> [What you are asked to do]
Convert the entries below into a Markdown table with the columns Number and Line, starting at the line containing "Which particular item of" and continuing through the last line of the entries, both included. Number the lines in order and leave out blank ones.

--- Begin Given data ---

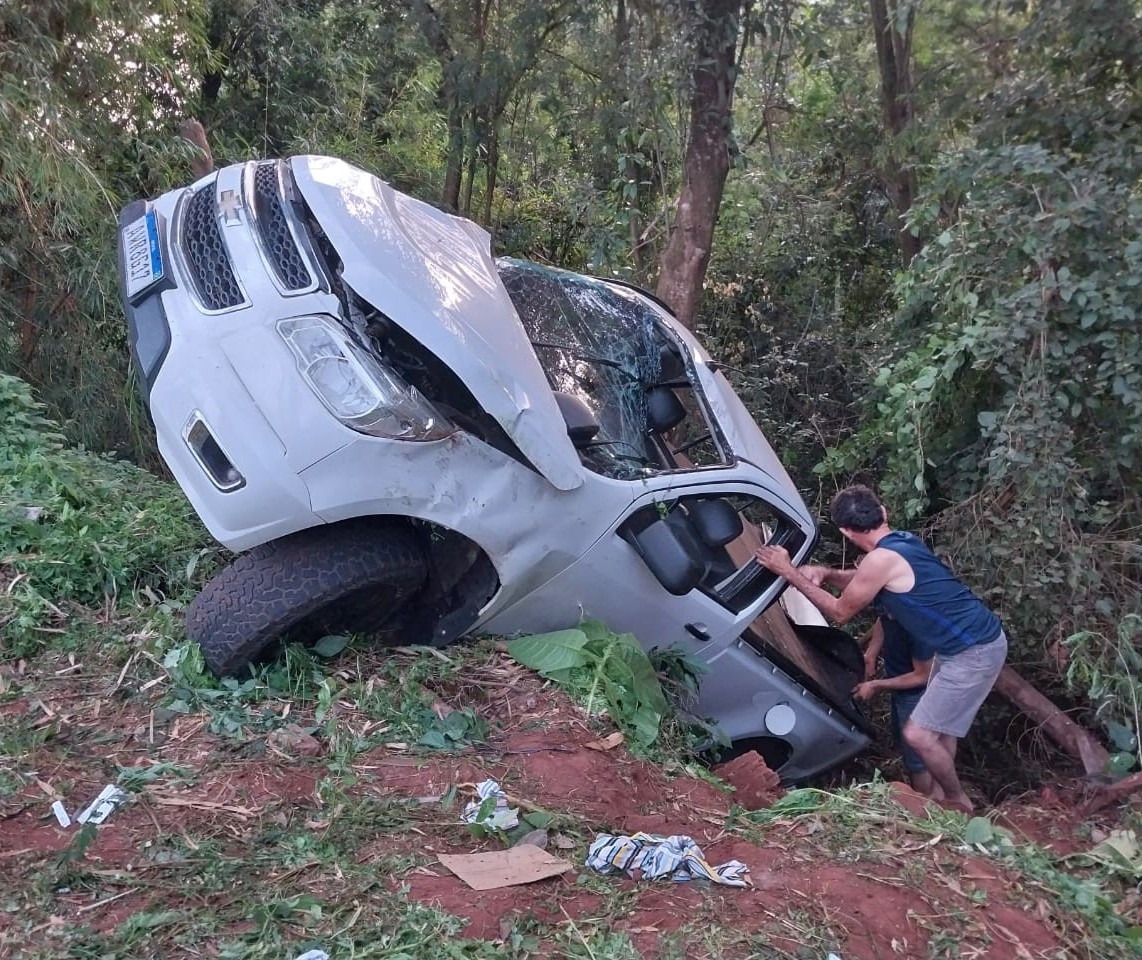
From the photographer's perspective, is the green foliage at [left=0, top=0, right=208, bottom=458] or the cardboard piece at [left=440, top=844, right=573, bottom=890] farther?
the green foliage at [left=0, top=0, right=208, bottom=458]

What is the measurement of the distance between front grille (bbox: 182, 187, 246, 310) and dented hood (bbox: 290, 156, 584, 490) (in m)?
0.37

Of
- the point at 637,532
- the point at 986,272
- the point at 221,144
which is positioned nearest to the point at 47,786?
the point at 637,532

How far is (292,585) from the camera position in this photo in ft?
11.9

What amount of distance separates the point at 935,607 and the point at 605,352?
1.90 metres

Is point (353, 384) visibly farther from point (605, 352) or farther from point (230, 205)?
point (605, 352)

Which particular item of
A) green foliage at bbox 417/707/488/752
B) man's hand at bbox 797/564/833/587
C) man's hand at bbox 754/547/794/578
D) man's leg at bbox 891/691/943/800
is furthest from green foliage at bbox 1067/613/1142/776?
green foliage at bbox 417/707/488/752

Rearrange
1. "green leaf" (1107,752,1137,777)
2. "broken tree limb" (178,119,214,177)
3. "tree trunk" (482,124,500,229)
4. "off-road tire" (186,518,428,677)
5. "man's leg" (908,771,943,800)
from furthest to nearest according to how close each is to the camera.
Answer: "tree trunk" (482,124,500,229) < "broken tree limb" (178,119,214,177) < "man's leg" (908,771,943,800) < "green leaf" (1107,752,1137,777) < "off-road tire" (186,518,428,677)

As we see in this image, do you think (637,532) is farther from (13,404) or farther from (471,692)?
(13,404)

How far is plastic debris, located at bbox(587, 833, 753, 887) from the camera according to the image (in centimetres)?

--- End Given data ---

> [Problem solution]
| Number | Line |
|---|---|
| 1 | Which particular item of |
| 2 | A) green foliage at bbox 417/707/488/752 |
| 3 | B) man's hand at bbox 797/564/833/587 |
| 4 | C) man's hand at bbox 754/547/794/578 |
| 5 | D) man's leg at bbox 891/691/943/800 |
| 6 | is furthest from green foliage at bbox 1067/613/1142/776? |
| 7 | green foliage at bbox 417/707/488/752 |
| 8 | Rearrange |
| 9 | 1. "green leaf" (1107,752,1137,777) |
| 10 | 2. "broken tree limb" (178,119,214,177) |
| 11 | 3. "tree trunk" (482,124,500,229) |
| 12 | 4. "off-road tire" (186,518,428,677) |
| 13 | 5. "man's leg" (908,771,943,800) |
| 14 | from furthest to nearest according to how close each is to the camera. |
| 15 | Answer: "tree trunk" (482,124,500,229) < "broken tree limb" (178,119,214,177) < "man's leg" (908,771,943,800) < "green leaf" (1107,752,1137,777) < "off-road tire" (186,518,428,677) |
| 16 | As we see in this image, do you think (637,532) is farther from (13,404) or farther from (471,692)? |
| 17 | (13,404) |
| 18 | How far is plastic debris, located at bbox(587, 833, 753, 887) from the camera according to the image (in centimetres)? |